Mountain Biking

Bend’s Massimo Larsen has become a top local mountain biker, just like his late father, Steve Larsen – Bend Bulletin

Most of Massimo Larsen’s memories of his father are related to cycling.

That should come as no surprise, as Steve Larsen was a renowned cyclist from Bend and one of the most decorated endurance athletes to ever call Central Oregon home.

Before his tragic, stunning death from a heart attack 10 years ago at just 39, Steve Larsen was believed to be the only American ever to compete in world championships in the six disciplines of road cycling, mountain biking, track cycling, cyclocross, road triathlon and off-road triathlon.

Massimo, who was just 11 when his father died and is now 21, recalls mountain biking with his father at Phil’s Trail and traveling with him when he competed in the Sea Otter Classic bike race in Monterey, California.

“He definitely had a big influence on racing and my love for cycling,” Massimo says of his father. “That’s definitely a big reason why I got into it. Those are probably my best memories, just going to races and seeing all the people he had an impact on. When you’re a kid it’s hard to connect that your dad is a big deal until you go there and see. That was definitely cool.”

Mountain bike racing is a big part of Massimo’s life, but he says he has no plans to make a career of it. The 2016 graduate of Bend’s Summit High School is a senior-to-be at the University of California, Berkeley, majoring in nuclear engineering with plans to earn a doctorate.

He returned to Bend in May after completing his junior year at Cal and promptly won the 28-mile Sisters Stampede mountain bike race.

“I was pretty surprised by that,” Larsen says. “This is my first year racing cross-country since I was 10 or so. I just got a bike in March and I’ve been racing. It’s been going well for the most part. I just race for fun and I enjoy it. Cycling is my passion, but it’s not my career choice.”

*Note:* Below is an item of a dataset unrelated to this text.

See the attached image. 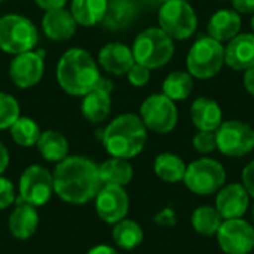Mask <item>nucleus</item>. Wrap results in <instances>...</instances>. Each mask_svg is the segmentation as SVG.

Carrie Larsen, Steve’s widow and Massimo’s mother, says that Massimo took a break from anything competitive during middle school but got back into mountain biking a few years ago when he went with some friends to the Lair dirt jump area in Bend. He got into downhill mountain biking and then this year began racing cross-country again.

It all started with his father.

“They spent lots of time out there (on the trails),” Carrie Larsen says. “We had a tandem mountain bike and he (Steve) would put Massi on the back and go ride around Phil’s (Trail) with him. He just kind of instilled a strong work ethic. I think (Massimo) has great memories.”

Massimo has an older sister, and his three younger brothers — Gunnar, 14, and 12-year-old twins Matteo and Marco — are also into downhill mountain biking.

Raised in Davis, California, Steve Larsen competed in his first bike race when he was 14 and was mentored by three-time Tour de France champion Greg LeMond. He started his professional cycling career as a road cyclist, racing on the Motorola team in the early 1990s alongside teammate Lance Armstrong.

Larsen switched to mountain biking and won the national cross-country mountain bike championship in 1997 and again in 2000. In 2001 he took up triathlon and qualified for the Ironman world championships in his first attempt.

He was semiretired from competitive endurance sports and selling commercial real estate in Bend when he collapsed during a group training session at Cascade Middle School on May 19, 2009. He died of what the medical examiner called sudden cardiac arrest.

“I don’t remember a whole lot,” Massimo says of his father’s death, which shocked the local endurance sports community. “It was obviously tough and pretty weird.”

Steve Larsen’s memory has lived on and will continue to do so at the Steve Larsen Trailhead at Wanoga Sno-park and the Steve Larsen Trail, a 21⁄2-mile path in the Wanoga network of singletrack west of Bend.

The Central Oregon Trail Alliance and many of Steve’s friends and family, including Massimo, got together to build the trail a couple of years afters his death.

“It’s cool to see the impact he had on the community here,” Massimo says of his father. “And I like riding the trail. When you see the Steve Larsen Trail, it’s hard to not think of your dad.”